How the joy of Christmas is all in children’s minds 


Bentley's Great Santa Race at Christmas in Cooroy. Photo: Rob Maccoll

While adult Australians ponder the big questions of the 2021 festive season such as how far families can travel and whether rain and COVID-19 will ruin gatherings, many young children are firmly focused on one big moment – the overnight visit by Santa Claus.

Despite accessible technology, and the perception that kids are growing up faster, many remain obsessed with Christmas and the story of Santa.

In a feature article published by the University of the Sunshine Coast, Senior Lecturer in Psychology Dr Rachael Sharman says this can be explained through understanding what is going on in the brains of children.

“This can also help when the Santa lie is revealed,” said Dr Sharman who has more than 20 years of experience in child and adolescent development in clinical and university settings, where her research focuses on the healthy development of the paediatric brain.

She is also a mother to five children, including a four-year-old son.

Dr Sharman said her son’s surging thoughts and emotions about Santa’s visit and the anticipation of opening his presents on Christmas morning were actually “lighting up” areas of his brain regulated by the dopamine system.

“There are days of build-up to Christmas for children,” she said.

“Their feelings of incredible excitement each day, their inability to get to sleep on Christmas Eve or the fact they’re up at the crack of dawn, is anticipatory dopamine.

“It’s that feel-good neurochemical we all have, looking forward to a reward.”

Dr Sharman says reward anticipation has been found to produce stronger effects on the brain than reward outcome. “It’s one of the most pleasurable feelings people can have, and it lights up more areas of a young brain than an adult brain,” she said.

Luckily, for most children, the reward outcome isn’t much of a comedown. “They’re happy and busy, unwrapping and processing, anticipating the rest of the day.
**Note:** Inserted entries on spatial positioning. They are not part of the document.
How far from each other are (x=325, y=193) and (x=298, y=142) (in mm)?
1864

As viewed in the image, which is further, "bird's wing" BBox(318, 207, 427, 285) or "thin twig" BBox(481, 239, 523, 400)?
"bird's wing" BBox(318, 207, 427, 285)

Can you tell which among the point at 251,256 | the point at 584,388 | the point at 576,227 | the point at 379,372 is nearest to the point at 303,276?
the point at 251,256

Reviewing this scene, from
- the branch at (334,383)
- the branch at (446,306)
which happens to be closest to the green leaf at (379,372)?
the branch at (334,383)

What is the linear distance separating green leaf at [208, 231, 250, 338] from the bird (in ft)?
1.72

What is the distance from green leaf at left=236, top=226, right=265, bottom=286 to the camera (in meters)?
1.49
Until next year.”

Dr Sharman said that believing in Santa was what psychologists recognised as magical thinking and was a perfectly normal developmental phase.

“Children don’t start to develop adult notions of logic, cause and effect, the difference between fantasy and reality, until they’re about 12.”
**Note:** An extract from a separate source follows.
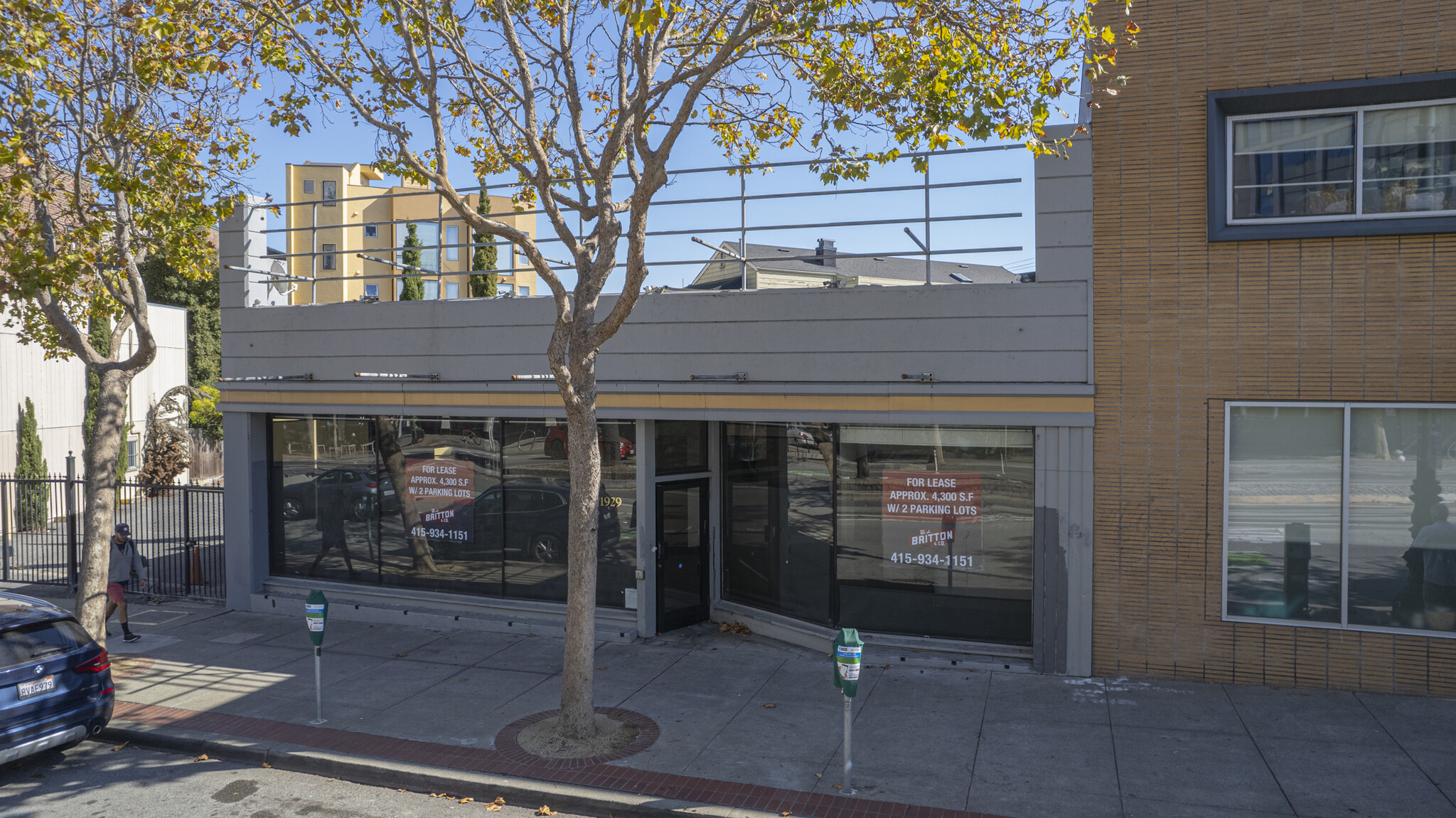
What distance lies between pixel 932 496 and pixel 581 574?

When it comes to the great Santa-parent reveal, Dr Sharman believes in keeping the magic alive until the child – or someone else’s child – ends it.

“I know a lot of parents and kids rally against the lie but my research, as well as my experience, has shown me that most children figure it out for themselves,” she said.

“My rule of thumb would be, if your kid asks you if Santa’s real, it’s probably time to tell the truth and explain this is how parents around the world make Christmas special for children.

“For kids who understand empathy and moral codes, finding out the truth is not too stressful. They have developed ‘theory of mind’, which means they understand that people sometimes say or do things that might be dishonest but are for the right reasons.”